La phénoménologie contemporaine a, me semble-t-il, loupé son rendez-vous avec l’histoire, ignorant tout du phénomène, du phénoménisme sous l’opération Hégélienne de sa création. Au lieu de s’en tenir à Hegel, elle signe un « retour aux choses » en revenant vers une séquence cartésienne et kantienne complètement sourde à la révolte de Hegel pour lequel l’apparaître n’a rien à voir avec la réduction, ni avec l’intentionnalité, voire la chair dont les redondances entrent dans une lourdeur sans pareil, dénoncées déjà par le sérieux de Lacoue-Labarthe qui revient autrement à Holderlin, Schelling, Hegel...

Du côté de la philosophie analytique, il y a évidemment une formidable tradition que sont en train de redécouvrir certains chercheurs actuels (Lapoujade, Chauviré, Tiercelin...).
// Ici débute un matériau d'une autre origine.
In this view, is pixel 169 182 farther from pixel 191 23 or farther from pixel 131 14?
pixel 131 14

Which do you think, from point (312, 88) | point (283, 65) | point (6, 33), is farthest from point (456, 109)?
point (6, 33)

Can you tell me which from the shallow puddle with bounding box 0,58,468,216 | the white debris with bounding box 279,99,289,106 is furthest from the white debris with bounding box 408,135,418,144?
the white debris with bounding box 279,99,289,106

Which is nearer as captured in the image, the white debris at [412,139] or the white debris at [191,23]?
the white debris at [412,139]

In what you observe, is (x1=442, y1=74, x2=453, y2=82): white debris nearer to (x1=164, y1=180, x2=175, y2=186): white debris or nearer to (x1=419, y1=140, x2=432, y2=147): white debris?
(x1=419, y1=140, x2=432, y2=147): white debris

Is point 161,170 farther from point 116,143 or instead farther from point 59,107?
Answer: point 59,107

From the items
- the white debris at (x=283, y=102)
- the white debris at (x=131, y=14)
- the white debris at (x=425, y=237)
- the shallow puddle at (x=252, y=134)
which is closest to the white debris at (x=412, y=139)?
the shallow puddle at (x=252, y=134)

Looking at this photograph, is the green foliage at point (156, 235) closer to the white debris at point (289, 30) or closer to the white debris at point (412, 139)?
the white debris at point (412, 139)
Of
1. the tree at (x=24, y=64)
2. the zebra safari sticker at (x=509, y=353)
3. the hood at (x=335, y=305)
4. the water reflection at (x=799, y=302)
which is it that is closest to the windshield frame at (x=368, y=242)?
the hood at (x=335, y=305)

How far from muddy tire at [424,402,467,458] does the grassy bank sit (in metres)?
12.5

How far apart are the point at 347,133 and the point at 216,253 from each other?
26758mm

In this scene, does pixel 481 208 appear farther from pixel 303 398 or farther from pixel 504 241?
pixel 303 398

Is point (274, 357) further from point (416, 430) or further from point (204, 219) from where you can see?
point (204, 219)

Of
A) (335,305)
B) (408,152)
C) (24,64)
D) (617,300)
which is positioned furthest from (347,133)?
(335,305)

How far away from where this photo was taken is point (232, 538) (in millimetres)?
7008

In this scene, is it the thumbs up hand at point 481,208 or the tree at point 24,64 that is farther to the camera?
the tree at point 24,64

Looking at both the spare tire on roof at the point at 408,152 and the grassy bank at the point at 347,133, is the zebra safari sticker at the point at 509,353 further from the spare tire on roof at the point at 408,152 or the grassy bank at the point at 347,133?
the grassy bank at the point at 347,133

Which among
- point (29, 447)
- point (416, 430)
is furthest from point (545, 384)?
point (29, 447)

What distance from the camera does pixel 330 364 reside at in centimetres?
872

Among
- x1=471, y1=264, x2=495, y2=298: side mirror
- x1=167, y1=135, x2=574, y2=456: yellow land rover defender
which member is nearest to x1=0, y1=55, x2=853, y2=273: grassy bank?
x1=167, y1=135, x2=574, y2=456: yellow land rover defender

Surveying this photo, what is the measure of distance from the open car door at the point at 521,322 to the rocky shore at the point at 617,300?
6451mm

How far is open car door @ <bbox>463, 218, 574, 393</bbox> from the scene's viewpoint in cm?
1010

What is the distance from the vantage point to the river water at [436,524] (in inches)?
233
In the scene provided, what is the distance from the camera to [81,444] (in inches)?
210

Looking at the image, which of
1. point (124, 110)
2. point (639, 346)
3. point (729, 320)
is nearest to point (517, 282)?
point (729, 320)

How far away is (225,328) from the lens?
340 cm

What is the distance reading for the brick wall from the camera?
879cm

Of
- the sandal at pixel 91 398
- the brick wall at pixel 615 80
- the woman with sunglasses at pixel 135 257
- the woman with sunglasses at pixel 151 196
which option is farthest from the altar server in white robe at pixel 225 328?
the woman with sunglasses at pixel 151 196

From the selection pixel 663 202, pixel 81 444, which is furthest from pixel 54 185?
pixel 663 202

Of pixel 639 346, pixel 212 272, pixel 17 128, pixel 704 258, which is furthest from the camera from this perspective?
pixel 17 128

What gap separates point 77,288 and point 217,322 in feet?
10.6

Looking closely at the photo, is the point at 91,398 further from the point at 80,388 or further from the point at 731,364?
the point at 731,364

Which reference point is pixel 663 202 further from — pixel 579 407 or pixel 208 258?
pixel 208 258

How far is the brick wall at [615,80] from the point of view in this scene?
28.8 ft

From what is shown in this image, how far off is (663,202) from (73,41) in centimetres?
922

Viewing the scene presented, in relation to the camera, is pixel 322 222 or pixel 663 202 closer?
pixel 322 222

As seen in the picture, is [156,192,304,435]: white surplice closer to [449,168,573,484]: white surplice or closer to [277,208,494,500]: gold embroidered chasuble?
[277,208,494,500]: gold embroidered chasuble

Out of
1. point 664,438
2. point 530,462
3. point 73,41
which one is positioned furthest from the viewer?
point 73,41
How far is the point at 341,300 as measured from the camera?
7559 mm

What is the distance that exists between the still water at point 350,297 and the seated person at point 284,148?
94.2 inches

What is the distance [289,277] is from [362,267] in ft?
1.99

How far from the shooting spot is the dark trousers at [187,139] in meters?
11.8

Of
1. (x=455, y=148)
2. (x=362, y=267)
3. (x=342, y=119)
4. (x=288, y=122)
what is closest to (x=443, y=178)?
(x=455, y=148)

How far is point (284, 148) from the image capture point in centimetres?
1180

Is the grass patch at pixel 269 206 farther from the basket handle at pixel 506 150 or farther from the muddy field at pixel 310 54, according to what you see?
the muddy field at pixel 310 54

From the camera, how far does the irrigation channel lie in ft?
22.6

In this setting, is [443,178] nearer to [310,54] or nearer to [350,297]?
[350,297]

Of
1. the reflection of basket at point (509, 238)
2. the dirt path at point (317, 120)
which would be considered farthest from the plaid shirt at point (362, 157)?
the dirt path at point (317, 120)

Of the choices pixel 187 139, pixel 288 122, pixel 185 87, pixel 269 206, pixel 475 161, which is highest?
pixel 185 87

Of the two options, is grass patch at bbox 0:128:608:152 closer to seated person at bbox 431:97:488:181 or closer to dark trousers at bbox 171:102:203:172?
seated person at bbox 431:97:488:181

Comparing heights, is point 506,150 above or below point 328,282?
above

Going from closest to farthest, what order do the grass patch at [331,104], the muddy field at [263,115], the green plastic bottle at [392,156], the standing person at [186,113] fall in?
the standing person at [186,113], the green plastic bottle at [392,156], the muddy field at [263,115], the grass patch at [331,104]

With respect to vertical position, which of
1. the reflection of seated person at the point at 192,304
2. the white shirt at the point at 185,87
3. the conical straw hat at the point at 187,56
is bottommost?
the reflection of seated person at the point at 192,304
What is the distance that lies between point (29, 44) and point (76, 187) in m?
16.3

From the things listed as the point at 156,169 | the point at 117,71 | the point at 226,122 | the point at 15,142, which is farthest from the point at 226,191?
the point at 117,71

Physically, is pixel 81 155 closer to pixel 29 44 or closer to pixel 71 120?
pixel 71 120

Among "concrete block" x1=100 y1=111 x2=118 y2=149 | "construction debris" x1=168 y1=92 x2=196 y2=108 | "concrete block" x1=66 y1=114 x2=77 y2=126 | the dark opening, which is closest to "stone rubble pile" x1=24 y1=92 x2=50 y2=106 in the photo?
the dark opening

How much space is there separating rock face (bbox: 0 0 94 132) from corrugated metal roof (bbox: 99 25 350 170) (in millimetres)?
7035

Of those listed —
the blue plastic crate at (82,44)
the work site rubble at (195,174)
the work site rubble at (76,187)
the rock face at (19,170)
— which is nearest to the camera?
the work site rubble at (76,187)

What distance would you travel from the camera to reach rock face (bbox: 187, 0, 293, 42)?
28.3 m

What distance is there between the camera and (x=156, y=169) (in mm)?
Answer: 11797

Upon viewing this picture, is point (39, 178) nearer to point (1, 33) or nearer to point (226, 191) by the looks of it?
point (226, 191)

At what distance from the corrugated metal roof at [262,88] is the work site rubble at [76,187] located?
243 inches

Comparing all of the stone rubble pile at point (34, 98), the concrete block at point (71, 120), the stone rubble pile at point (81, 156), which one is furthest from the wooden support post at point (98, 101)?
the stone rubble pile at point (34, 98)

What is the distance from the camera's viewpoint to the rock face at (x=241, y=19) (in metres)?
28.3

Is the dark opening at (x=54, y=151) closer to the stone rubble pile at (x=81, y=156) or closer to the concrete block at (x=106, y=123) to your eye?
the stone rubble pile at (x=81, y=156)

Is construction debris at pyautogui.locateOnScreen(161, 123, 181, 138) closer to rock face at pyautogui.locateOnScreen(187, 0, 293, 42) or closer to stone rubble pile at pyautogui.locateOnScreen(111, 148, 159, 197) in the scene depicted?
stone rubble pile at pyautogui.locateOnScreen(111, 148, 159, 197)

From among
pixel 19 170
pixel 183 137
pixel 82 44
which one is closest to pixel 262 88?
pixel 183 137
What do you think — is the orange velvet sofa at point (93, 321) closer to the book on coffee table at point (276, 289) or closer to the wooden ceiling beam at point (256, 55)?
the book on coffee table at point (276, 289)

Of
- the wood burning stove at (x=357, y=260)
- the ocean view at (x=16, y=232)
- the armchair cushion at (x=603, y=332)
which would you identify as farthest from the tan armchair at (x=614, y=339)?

On peut effectivement compter, dans cette tradition, sur une inventivité sans pareil du côté de James, Peirce, Dewey qui ont été occultés non pas tant par Wittgenstein, capital, que par ses lecteurs férus de langage et de grammaire et qui, à la différence de Barbara Cassin qui connaît l'intraduisible des énoncés, se sont coupés de l’idée d’expérience, de pragmatisme, de pluralisme voir de béhaviourisme dont Jean Wahl avait été le seul à reconnaître l’intérêt théorique et pratique (sous ce rapport sans doute plus pertinent parfois que ne le sera Lyotard dont la trajectoire intéressante a beaucoup variée entre les uns et les autres -ce qui est autrement vrai encore de Laruelle).

Nous ne parlerons donc pas des arrières salons bourgeois où se battent en duel des personnalités notables dont les noms pourront être passés sous silence, chacun connaissant sa tête favorite et son clown. Devant nous se projettent d’autres déterminités conceptuelles. Il y a d’abord de très jeunes philosophes, qui mordent dans l’idée et dont on peut percevoir les enjeux. Mais, pour des raisons de devenirs, les ratés, les mauvais développements restent possibles. Incontestablement Tristan Garcia, renouant avec une forme d’univocité plate, une platitude dérangeante, modifie la vision du pouvoir autant que les hiérarchies classificatrices du langage en nous proposant un accès inédit à une espèce de traité des catégories. On pourra retenir sur le même front Meillassoux, dont le « réalisme spéculatif » cherche à en finir avec la finitude, renouant par conséquent avec le réel de « la chose » selon une voie qui n’est pas celle de Husserl, redonnant à l’absolu un goût tragique. Dans ce tragique, on retrouvera par ailleurs et selon un tout autre style Mehdi Belhaj Kacem pour sa traversée du nihilisme et sa réflexion sur le mal fortement imprégnée de pêché originel.

Sur la garde arrière de ces jeunes gens mûrs, entre le siècle de Badiou, Rancière et Nancy et le nouveau siècle s’est ouvert un épisode intermédiaire sur le plan générationnel, celui des livres de Stengers, Latour, Martin, tous trois décentrés par l’idée de plurivers mais dont la ligne de pensée n’a jamais fléchi. Ce qui s’obstine ici, quelle que soit la différence vive des noms, c’est un ancrage dans la philosophie de Deleuze, avec des sauts vers Derrida pour redonner un autre maillage aux morphologies de l’espace et du temps. Naissent sous nos yeux de lecteurs que rien ne peut assommer des bifurcations singulières autour desquelles se réalisent des mondes, tous hétérogènes quant à leur topologie, ouverts entre animaux, hommes et machines. Peut-être cette cybernétique des mondes redonne-t-elle à la négativité, à l’altération une place de choix dans l’intérêt pour Whitehead ou la relecture de Hegel… Raison pour laquelle évoquer certains outsiders comme  -souverainement- Didi-Hubermann, ou André Hirt et encore Catherine Malabou dont les plasticités sont différentes mais importantes par la manière de contribuer justement à l’idée de négativité et de détérioration après celle, plus affirmative, des transgressions ou des avant-gardes.